The WSJ article unpacks that paragraph more or less accurately, writing: “In the letter, Apple says it pays 52% of subscription revenue, or 52 cents of every dollar, to record labels. Spotify, which generates revenue both from subscriptions and its free ad-supported tier, says it pays ⅔ of every dollar of revenue to rights holders, with 75% to 80% of that going to labels, which translates to 50 to 53 cents on the dollar, depending on agreements between the service and different labels.”

However, nuances were lost in some of the wording: The first sentence of the WSJ article reads: “Apple Music told artists it pays a penny per stream” — which does not specify who it pays a penny per stream — and while the main headline on the article reads, “Apple Music Reveals How Much It Pays When You Stream a Song,” a secondary headline reads, “Apple Music pays artists twice as much as Spotify per stream.”

It is not hard to see how the inaccuracies, which were not stated but may have been inferred from the letter and the article, could lead some artists to think that they’ll be getting a penny from Apple every time their music is streamed, or even that the company has increased its rates to pay artists a penny per stream, even though the letter specifically states that “royalties from streaming services are calculated on a stream share basis” (i.e. a song’s percentage of the service’s total number of streams, which means Apple Music does not pay royalties on a per stream basis). Ultimately, the variables make apples-to-apples comparisons (sorry) nearly impossible, but multiple sources say the two companies’ rates are actually much closer than Friday’s headlines would imply.

But more to the point, the inaccurate reports and slippery wording play directly into widespread confusion or lack of knowledge about how artists earn money from streaming services, and how misleading per-stream rates can be (Spotify states the latter point clearly in its report of last month).

# [Problems to solve]
A – From the passage on streaming payouts, copy out everything from "But more to" down to "of last month).".
B – Decide whether each of the following statements agrees with the passage on streaming payouts, answering yes or no and quoting the words from the passage that decide it: (i) Spotify says it pays two-thirds of every dollar of revenue to rights holders. (ii) The letter states that streaming royalties are calculated on a per-stream basis. (iii) The main headline of the WSJ article reads "Apple Music pays artists twice as much as Spotify per stream."

# [Raw data]
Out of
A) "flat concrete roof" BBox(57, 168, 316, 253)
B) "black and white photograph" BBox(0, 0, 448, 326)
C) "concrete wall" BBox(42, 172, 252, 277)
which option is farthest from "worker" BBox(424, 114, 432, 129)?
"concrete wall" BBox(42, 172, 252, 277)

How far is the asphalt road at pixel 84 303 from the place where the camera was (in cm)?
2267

# [Exercise solutions]
A –
But more to the point, the inaccurate reports and slippery wording play directly into widespread confusion or lack of knowledge about how artists earn money from streaming services, and how misleading per-stream rates can be (Spotify states the latter point clearly in its report of last month).

B –
(i) Yes: "says it pays ⅔ of every dollar of revenue to rights holders"
(ii) No: "royalties from streaming services are calculated on a stream share basis"
(iii) No: "a secondary headline reads, “Apple Music pays artists twice as much as Spotify per stream.”"